(Information supplied Opens)

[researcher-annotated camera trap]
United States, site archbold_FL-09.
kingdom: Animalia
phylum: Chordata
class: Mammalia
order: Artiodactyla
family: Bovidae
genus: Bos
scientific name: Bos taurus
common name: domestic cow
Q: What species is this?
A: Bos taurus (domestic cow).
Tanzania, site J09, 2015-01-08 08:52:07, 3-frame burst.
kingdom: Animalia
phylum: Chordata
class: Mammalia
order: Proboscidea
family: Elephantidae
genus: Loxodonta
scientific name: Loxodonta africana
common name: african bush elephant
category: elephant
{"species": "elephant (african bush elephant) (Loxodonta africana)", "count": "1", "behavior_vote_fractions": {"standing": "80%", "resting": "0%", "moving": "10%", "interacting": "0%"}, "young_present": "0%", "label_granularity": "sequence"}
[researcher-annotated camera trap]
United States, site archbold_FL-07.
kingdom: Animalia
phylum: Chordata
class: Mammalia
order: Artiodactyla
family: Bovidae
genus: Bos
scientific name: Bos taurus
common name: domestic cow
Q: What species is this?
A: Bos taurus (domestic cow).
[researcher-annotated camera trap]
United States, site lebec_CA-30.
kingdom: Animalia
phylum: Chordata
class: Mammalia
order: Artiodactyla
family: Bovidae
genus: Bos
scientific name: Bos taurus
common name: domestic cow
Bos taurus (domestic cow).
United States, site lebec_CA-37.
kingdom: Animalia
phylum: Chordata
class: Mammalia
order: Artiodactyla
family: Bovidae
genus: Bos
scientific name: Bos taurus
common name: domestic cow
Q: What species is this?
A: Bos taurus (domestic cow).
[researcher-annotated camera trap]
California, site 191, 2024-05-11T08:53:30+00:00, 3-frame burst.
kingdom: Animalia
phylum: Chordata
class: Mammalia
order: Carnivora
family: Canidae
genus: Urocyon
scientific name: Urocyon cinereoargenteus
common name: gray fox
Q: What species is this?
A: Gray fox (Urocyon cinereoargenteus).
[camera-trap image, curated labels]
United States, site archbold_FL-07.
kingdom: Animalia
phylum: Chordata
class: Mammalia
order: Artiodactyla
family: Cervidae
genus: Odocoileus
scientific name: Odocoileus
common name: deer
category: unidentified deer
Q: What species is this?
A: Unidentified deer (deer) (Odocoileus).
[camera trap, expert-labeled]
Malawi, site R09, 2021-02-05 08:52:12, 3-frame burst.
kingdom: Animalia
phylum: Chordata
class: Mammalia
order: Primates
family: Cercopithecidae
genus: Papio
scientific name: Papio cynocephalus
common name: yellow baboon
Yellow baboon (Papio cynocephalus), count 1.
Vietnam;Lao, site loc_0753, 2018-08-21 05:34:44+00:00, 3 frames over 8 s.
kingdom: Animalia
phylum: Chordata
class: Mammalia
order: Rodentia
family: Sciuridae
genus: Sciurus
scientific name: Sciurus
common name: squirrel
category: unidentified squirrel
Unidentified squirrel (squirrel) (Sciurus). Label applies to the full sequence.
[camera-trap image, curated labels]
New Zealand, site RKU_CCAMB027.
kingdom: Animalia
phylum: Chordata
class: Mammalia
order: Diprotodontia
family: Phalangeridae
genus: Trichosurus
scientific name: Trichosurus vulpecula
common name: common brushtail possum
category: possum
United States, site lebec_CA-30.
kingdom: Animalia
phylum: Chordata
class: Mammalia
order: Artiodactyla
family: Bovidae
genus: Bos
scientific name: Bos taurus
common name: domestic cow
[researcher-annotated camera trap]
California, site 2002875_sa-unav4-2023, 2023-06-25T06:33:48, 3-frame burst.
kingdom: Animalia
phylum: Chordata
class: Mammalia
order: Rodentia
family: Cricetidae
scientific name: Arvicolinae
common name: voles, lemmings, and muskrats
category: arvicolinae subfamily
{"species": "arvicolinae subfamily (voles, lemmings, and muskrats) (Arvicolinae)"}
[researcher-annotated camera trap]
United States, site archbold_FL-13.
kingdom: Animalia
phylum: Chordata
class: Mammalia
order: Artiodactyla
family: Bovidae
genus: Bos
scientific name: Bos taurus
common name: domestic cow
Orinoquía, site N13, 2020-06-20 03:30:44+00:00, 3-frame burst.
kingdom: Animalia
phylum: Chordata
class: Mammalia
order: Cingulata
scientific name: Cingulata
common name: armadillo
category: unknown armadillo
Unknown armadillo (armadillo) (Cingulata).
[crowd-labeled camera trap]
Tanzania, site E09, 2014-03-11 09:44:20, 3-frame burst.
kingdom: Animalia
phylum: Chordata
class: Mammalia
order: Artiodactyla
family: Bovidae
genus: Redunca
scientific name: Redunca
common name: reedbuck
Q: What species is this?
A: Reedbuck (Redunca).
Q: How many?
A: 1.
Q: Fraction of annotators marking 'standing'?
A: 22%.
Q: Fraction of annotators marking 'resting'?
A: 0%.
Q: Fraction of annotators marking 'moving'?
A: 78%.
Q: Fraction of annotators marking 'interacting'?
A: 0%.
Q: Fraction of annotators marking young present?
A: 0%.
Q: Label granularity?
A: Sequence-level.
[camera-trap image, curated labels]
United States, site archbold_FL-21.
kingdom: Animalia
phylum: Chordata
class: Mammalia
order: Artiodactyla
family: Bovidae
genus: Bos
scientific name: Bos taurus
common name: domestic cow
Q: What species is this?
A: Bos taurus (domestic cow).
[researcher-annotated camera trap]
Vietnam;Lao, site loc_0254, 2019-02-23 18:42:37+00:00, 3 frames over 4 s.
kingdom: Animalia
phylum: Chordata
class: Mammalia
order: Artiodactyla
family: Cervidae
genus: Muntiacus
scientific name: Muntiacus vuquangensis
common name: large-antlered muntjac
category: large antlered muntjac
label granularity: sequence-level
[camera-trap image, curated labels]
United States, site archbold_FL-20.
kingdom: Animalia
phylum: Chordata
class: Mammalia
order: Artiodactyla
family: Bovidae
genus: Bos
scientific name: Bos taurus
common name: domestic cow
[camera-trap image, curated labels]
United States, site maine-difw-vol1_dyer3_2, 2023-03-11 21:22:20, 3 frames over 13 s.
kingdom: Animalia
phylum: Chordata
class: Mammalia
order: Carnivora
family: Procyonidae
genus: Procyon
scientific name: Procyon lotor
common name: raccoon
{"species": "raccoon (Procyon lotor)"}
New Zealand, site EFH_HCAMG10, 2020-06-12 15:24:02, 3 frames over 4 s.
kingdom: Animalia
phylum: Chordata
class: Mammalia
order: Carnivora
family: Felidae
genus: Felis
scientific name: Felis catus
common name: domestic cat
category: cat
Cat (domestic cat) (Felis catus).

(Information supplied Closes)

Return every line above in which the string "burst" occurs.

Tanzania, site J09, 2015-01-08 08:52:07, 3-frame burst.
California, site 191, 2024-05-11T08:53:30+00:00, 3-frame burst.
Malawi, site R09, 2021-02-05 08:52:12, 3-frame burst.
California, site 2002875_sa-unav4-2023, 2023-06-25T06:33:48, 3-frame burst.
Orinoquía, site N13, 2020-06-20 03:30:44+00:00, 3-frame burst.
Tanzania, site E09, 2014-03-11 09:44:20, 3-frame burst.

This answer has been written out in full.